# ⚛  L1 Principle — Doppler Weather Radar

**ID:** `L1-105` · **Status:** ⊙ Testnet (genesis catalog)

> **🌐 Domain:** Remote Sensing — *Atmospheric Doppler reflectivity + velocity*
> **🎯 Problem class:** linear inverse · **🧮 Solution space:** 3D reflectivity velocity
> **📡 Carrier:** radio_wave · **🌫 Noise:** gaussian
> **⚖ Difficulty (δ):** 3 · **⛓ Block:** 41554198

---

## 🧠 1. Introduction

**Doppler Weather Radar** is a **linear inverse problem** whose unknown lives in **3D reflectivity velocity** space, within the **Atmospheric Doppler reflectivity + velocity** sub-domain of **Remote Sensing**.

Measurements consist of radio-frequency electromagnetic waves via a **doppler radar** sensing mechanism.

The forward operator applies, in order: L · emit · pulse operator; L · volume scatter operator; L · doppler frequency shift operator; detector accumulates flux over the exposure window.

Observations are corrupted by additive Gaussian noise. Existence of the recovered 3D reflectivity velocity is guaranteed within the declared Omega bounds. Uniqueness holds on the measurement-supported subspace; out-of-support modes are controlled by the declared priors. Stability is well-conditioned (kappa_eff ~= 9); beam_blockage dominates the stability cliff; AP_propagation and the remaining mismatch parameters contribute higher-order bias terms.
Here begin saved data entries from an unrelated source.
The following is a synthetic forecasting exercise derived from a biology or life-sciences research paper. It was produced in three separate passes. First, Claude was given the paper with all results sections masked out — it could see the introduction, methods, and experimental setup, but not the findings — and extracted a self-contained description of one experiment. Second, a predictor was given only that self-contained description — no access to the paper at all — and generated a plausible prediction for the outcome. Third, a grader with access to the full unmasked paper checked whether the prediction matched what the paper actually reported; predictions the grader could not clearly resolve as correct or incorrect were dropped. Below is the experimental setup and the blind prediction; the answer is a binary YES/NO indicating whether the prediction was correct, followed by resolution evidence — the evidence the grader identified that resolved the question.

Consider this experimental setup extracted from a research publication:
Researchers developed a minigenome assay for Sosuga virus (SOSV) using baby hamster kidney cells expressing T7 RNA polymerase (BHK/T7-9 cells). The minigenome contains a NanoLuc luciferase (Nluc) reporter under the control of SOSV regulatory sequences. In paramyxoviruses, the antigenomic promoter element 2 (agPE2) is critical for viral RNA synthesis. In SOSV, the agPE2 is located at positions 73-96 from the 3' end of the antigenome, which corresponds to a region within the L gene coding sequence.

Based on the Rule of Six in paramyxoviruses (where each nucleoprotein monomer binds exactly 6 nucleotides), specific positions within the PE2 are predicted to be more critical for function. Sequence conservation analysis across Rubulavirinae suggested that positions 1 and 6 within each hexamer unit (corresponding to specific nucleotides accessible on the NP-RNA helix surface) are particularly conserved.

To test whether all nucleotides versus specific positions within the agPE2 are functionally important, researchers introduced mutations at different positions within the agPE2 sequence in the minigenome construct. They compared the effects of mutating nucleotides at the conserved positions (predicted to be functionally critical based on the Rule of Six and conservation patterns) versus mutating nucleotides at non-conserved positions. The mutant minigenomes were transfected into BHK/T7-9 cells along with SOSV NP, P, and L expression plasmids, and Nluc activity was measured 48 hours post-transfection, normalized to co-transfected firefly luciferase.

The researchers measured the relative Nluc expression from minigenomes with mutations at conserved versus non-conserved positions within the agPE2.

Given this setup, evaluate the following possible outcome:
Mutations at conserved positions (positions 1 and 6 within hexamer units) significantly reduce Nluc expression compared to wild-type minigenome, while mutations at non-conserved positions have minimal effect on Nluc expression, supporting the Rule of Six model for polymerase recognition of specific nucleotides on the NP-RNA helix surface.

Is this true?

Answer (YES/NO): NO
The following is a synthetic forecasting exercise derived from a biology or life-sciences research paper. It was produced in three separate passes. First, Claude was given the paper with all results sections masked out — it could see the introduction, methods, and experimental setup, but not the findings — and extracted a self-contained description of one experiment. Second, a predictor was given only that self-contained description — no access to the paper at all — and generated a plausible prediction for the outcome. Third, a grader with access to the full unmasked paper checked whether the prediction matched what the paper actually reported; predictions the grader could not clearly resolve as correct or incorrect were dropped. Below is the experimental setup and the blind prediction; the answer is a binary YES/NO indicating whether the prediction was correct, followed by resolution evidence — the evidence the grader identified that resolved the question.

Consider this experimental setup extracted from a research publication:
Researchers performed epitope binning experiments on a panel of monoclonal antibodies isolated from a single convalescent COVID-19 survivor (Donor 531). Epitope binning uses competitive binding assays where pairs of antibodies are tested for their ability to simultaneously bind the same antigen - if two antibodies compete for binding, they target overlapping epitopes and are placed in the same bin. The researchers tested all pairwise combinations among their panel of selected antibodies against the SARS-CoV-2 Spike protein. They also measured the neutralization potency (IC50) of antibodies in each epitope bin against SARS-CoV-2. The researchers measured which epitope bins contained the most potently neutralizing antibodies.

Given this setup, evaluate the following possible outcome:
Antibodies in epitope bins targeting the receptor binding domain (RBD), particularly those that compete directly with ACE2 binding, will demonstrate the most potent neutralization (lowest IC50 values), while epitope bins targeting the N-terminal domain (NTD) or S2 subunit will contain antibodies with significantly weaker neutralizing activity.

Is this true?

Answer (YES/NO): YES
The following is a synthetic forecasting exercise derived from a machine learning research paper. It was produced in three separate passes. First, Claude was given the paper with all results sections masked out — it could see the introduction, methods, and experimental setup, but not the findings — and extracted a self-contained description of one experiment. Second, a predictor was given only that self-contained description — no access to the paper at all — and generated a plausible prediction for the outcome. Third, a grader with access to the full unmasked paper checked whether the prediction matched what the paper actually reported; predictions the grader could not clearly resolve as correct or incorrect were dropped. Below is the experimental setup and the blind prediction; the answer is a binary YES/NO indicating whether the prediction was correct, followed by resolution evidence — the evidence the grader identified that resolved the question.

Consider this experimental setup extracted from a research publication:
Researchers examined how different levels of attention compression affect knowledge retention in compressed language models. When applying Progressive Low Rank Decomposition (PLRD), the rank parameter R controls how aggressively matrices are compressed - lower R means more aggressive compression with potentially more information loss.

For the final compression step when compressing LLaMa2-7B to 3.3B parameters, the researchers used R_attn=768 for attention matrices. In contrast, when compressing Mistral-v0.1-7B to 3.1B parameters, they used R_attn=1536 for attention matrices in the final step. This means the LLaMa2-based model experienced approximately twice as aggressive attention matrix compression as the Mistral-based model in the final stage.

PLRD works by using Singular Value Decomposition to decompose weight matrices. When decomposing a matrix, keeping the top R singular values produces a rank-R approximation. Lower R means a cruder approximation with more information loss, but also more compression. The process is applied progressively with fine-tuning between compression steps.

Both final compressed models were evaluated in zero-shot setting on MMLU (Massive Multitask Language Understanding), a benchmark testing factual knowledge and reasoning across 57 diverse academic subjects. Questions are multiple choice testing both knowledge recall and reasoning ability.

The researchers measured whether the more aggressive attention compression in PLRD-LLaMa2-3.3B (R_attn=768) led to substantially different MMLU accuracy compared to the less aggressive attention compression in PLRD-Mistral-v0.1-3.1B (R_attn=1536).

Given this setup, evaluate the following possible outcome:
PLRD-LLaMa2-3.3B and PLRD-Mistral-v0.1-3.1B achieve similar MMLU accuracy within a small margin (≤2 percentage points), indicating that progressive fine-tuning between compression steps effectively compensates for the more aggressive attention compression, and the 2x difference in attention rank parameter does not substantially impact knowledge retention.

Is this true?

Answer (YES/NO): YES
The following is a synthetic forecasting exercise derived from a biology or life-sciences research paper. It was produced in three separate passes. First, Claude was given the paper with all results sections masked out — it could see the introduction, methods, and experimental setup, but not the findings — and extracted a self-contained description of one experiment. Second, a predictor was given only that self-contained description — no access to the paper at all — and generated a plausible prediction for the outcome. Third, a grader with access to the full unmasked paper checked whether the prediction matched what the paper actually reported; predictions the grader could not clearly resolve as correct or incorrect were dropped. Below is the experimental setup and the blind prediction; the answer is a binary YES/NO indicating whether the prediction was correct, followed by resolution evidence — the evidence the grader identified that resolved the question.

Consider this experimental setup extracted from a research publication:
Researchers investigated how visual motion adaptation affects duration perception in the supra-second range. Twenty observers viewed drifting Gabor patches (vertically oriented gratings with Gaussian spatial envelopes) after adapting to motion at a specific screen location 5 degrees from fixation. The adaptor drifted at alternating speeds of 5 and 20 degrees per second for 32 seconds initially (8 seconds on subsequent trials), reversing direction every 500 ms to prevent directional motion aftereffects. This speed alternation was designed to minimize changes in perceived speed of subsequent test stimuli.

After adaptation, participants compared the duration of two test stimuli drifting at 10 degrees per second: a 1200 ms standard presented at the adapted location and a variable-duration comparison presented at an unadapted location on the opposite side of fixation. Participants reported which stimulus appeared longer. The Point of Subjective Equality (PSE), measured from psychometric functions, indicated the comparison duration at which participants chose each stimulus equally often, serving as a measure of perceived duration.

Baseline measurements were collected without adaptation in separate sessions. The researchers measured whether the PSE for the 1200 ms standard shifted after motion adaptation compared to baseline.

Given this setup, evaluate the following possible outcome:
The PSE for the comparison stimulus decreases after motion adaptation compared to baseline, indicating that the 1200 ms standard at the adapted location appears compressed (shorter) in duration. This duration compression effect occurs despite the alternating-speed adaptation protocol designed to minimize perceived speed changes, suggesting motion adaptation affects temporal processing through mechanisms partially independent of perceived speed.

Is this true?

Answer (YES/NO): YES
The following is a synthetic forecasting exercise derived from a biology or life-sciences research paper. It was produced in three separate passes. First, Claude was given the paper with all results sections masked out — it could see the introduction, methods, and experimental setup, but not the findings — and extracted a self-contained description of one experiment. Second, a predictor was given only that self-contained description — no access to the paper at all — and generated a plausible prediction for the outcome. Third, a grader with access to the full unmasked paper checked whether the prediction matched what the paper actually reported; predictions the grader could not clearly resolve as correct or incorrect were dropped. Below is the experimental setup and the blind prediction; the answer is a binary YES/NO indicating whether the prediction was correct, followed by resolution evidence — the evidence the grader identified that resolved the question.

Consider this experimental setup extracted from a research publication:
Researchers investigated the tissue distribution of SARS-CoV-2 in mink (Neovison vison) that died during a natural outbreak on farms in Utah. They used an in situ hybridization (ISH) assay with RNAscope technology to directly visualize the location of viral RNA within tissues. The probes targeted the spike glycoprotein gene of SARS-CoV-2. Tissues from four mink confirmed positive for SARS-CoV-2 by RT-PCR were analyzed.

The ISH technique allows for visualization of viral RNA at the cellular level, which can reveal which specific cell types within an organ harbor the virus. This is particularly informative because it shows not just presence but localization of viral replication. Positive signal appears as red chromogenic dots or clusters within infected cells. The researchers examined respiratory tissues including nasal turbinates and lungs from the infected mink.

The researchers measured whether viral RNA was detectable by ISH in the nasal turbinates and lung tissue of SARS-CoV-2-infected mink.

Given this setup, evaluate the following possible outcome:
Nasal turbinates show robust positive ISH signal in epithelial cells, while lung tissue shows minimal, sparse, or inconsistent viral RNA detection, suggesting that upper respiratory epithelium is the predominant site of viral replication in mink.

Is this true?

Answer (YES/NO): NO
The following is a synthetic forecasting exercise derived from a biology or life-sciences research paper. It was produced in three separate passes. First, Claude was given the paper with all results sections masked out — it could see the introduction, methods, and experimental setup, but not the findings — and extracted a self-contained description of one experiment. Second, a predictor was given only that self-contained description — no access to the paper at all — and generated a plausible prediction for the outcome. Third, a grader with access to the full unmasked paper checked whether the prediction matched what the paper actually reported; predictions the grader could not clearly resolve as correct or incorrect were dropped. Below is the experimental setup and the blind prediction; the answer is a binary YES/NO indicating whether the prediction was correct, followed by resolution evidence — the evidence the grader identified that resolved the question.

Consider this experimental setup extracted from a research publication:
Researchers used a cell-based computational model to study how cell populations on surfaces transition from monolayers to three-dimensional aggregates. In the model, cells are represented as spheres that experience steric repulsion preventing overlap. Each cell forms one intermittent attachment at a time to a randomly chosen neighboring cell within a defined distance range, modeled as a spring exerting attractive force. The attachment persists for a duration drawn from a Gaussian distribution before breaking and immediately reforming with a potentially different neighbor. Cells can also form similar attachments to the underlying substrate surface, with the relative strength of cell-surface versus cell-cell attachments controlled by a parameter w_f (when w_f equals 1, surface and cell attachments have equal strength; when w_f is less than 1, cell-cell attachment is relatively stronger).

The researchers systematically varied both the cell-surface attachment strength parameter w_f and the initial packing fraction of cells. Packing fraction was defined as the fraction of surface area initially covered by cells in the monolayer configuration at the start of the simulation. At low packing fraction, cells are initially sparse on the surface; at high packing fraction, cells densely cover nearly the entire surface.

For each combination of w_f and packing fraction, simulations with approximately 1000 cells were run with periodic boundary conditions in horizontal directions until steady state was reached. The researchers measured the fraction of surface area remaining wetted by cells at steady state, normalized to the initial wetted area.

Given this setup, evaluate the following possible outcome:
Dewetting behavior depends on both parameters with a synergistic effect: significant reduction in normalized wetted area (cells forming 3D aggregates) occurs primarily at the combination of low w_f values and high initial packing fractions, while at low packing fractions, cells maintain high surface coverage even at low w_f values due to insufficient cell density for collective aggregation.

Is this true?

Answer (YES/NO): NO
Additive gaussian thermal/electronic noise sets the irreducible data-fidelity floor, while mild Tikhonov or analytic inversion is sufficient at the nominal Omega point.

## ⚙ 2. Forward Model

Physical chain: **x** → L · emit · pulse → L · volume scatter → L · doppler frequency shift → Temporal integration → **y** (detector).

```
y = ∫_t dt `L.doppler_frequency_shift` `L.volume_scatter` `L.emit.pulse` x + n,    n ~ 𝒩(0, σ²)
```

**Measurement DAG:**

| Primitive | What it does |
|---|---|
| `L.emit.pulse` | L · emit · pulse operator |
| `L.volume_scatter` | L · volume scatter operator |
| `L.doppler_frequency_shift` | L · doppler frequency shift operator |
| `int.temporal` | Detector accumulates flux over the exposure window |

## 🔬 3. Physics Fingerprint

| Property | Value |
|---|---|
| Domain | Remote Sensing |
| Sub domain | Atmospheric Doppler reflectivity + velocity |
| Carrier | radio_wave |
| Problem class | linear_inverse |
| Solution space | 3D_reflectivity_velocity |
| Noise model | gaussian |
| Integration axis | temporal |
| Difficulty delta | 3 |
| L dag | 3.3 |

## 📡 4. Measurement Model

Existence of the recovered 3D reflectivity velocity is guaranteed within the declared Omega bounds. Uniqueness holds on the measurement-supported subspace; out-of-support modes are controlled by the declared priors. Stability is well-conditioned (kappa_eff ~= 9); beam_blockage dominates the stability cliff; AP_propagation and the remaining mismatch parameters contribute higher-order bias terms. Additive gaussian thermal/electronic noise sets the irreducible data-fidelity floor, while mild Tikhonov or analytic inversion is sufficient at the nominal Omega point.

| Metric | Value |
|---|---|
| Metric | PSNR_dB |
| Secondary | SSIM |

## 📏 5. Operating Range (Ω)

**Center problem class:** `doppler_weather_radar` · **Forward operator:** `doppler_weather_radar_forward`

**Center point:**

| Parameter | Unit | Value |
|---|---|---|
| N az | — | 720 |
| N el | — | 12 |
| Prf hz | Hz | 1000 |
| Snr db | dB | 25 |
| N range | — | 500 |
| Lambda cm | — | 10 |
| Beam blockage | — | 0 |
| Ap propagation | — | 0 |

**Allowed bounds:**

| Parameter | Unit | Range |
|---|---|---|
| N az | — | 180 – 1440 |
| N el | — | 1 – 25 |
| Prf hz | Hz | 200 – 5000 |
| Snr db | dB | 5.0 – 40.0 |
| N range | — | 100 – 2000 |
| Clutter | — | 0.0 – 0.5 |
| Aliasing | — | 0.0 – 0.5 |
| Lambda cm | — | 0.5 – 30 |
| Beam blockage | — | 0.0 – 0.3 |
| Ap propagation | — | 0.0 – 0.3 |

## 🎯 6. Tolerance (ε)

**Center tolerance:** 26.0

| Metric | Range |
|---|---|
| Psnr db | 5.0 – 40.0 |

## ⚖ 7. Hardness Function

Hardness scales as **`epsilon_fn`** on **PSNR_dB**, with κ = `180` and δ = `3`.

## 💾 8. Reference Dataset

- **primary** · weight 1.0 · IPFS _(not pinned yet)_

## 9. On-chain Registration

- **Chain hash:** `0x55a2425a8f8239e71d1a32aad88a7cb9bafe351bbf7937a6b5a2416e27c5925e`
- **Chain tx hash:** `0xce7dd03592c22bcccad295eb0f83db4f0e3bfb0032e289e0a1b23484382a3f4e`
- **Chain block:** `41554198`

---

## File Mapping

This bundle consists of: `L1-105.md`, `L1-105.json`.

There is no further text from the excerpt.